Campbell’s Tomato Juice Box

Revolver Gallery has now added another iconic piece of pop art to its permanent collection with the addition of Andy Warhol Campbell’s Tomato Juice Box. Created in 1964, Andy Warhol Campbell’s Tomato Juice Box is one of one hundred sculptures screenprinted in The Factory. This edition of Andy Warhol Campbell’s Soup Tomato Juice Box holds a prominent place in art history as it was originally gifted to the Leo Castelli Gallery from fashion designer, Roy Halston.

Campbell’s Tomato Juice Box as Part of Andy Warhol’s Larger Body of Work

The Warhol was known to be a follower of the artist, Duchamp.

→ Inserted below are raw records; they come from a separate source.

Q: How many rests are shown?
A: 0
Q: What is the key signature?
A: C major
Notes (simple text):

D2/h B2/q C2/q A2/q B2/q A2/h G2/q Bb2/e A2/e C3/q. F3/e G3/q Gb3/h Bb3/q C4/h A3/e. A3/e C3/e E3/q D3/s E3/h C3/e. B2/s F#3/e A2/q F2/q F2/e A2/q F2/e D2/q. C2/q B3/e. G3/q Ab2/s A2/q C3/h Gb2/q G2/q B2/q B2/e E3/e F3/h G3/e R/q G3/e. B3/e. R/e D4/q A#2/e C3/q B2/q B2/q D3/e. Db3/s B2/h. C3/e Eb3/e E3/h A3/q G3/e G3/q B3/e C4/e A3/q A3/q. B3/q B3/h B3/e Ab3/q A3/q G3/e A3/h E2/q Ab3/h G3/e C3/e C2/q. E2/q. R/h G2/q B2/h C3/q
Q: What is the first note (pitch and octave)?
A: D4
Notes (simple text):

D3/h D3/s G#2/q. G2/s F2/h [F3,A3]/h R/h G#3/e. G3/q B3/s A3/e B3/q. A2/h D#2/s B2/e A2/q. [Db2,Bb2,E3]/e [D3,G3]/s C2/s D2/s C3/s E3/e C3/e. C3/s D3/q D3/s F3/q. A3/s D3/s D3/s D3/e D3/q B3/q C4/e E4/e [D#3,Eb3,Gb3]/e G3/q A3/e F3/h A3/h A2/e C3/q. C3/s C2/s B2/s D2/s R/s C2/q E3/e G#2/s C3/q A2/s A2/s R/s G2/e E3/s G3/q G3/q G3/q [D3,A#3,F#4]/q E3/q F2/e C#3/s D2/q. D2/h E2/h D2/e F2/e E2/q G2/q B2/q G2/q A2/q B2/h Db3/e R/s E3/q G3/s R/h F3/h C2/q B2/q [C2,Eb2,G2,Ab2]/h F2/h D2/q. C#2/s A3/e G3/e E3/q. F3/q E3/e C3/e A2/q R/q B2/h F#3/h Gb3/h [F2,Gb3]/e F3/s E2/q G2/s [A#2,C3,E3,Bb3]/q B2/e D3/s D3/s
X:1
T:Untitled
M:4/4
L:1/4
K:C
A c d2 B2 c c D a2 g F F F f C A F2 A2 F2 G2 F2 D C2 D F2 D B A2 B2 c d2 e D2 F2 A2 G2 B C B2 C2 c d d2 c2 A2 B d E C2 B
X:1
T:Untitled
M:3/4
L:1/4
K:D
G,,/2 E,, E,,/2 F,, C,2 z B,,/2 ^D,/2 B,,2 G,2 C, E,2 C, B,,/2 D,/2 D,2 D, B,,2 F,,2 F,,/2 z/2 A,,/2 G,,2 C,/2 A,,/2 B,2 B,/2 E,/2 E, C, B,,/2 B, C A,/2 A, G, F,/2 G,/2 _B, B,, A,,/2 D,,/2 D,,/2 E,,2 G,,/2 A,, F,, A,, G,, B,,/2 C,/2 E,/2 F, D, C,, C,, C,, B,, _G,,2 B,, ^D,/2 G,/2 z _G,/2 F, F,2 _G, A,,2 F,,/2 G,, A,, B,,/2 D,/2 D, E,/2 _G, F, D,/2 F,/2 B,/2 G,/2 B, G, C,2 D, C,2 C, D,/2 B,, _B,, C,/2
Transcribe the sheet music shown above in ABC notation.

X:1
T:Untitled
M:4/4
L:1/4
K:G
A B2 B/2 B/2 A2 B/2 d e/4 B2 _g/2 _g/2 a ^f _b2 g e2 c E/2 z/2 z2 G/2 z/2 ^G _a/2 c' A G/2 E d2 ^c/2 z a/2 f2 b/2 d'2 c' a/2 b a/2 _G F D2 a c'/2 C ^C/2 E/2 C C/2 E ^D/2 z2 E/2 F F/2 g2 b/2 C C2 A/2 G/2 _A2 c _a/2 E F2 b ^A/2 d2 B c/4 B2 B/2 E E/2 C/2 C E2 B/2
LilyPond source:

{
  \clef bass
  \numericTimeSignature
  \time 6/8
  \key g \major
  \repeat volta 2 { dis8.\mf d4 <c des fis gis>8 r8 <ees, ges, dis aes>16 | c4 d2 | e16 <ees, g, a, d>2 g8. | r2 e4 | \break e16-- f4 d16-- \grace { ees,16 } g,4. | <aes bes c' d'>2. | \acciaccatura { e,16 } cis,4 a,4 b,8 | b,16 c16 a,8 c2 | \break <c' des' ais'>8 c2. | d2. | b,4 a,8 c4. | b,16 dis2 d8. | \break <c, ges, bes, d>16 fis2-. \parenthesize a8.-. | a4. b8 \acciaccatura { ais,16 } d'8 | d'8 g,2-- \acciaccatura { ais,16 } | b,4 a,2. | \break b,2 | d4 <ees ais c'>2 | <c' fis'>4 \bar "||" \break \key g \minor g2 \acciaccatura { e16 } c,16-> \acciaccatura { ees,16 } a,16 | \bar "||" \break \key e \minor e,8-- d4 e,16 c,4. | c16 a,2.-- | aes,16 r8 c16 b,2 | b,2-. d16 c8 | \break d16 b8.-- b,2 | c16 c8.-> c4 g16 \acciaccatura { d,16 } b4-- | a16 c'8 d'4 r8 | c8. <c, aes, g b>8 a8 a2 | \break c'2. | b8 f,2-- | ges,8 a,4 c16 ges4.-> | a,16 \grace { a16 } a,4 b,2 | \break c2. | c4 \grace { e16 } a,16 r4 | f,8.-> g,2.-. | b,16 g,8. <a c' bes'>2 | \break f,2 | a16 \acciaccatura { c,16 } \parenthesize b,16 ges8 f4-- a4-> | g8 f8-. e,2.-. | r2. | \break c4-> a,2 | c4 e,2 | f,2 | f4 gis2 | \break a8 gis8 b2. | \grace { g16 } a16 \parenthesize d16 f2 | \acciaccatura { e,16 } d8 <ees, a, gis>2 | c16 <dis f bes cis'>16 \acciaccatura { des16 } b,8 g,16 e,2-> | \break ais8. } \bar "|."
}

When he asked his assistant, Nathan Gluck, to pick up cardboard boxes from the supermarket, the artist wasn’t pleased with the elegant designs on the boxes he received. Andy wanted something more common…But Warhol was not anti-aesthetic in the same manner that Duchamp was. Duchamp sought to “liberate the art from having to please the eye”. Warhol was more politically motivated. He enjoyed the fact that Americans eat the same things over and over and that it all tastes predictably the same. Like most Pop artists, Warhol’s art featured images of from pop culture that were familiar to the masses such as super stars, tabloid images, comics, and, of course, the Campbell’s soup images. By creating exact replicas of Campbell’s products and packaging, Warhol directs the viewer’s focus away from the originality of an artistic idea and towards a contemplation of popular culture. In The Factory, his New York City studio, he had assistants screenprint over 40 different Campbell’s Tomato Juice Box sculptures. The mass production of art objects was a controversial idea at the time, and continues to inspire debates surrounding the role of the artist, and artistic originality. Warhol’s fame was built on this controversy as he continued to make art with other consumer products, specifically Brillo Pads, Coke Products, and Kellogg’s Corn Flakes.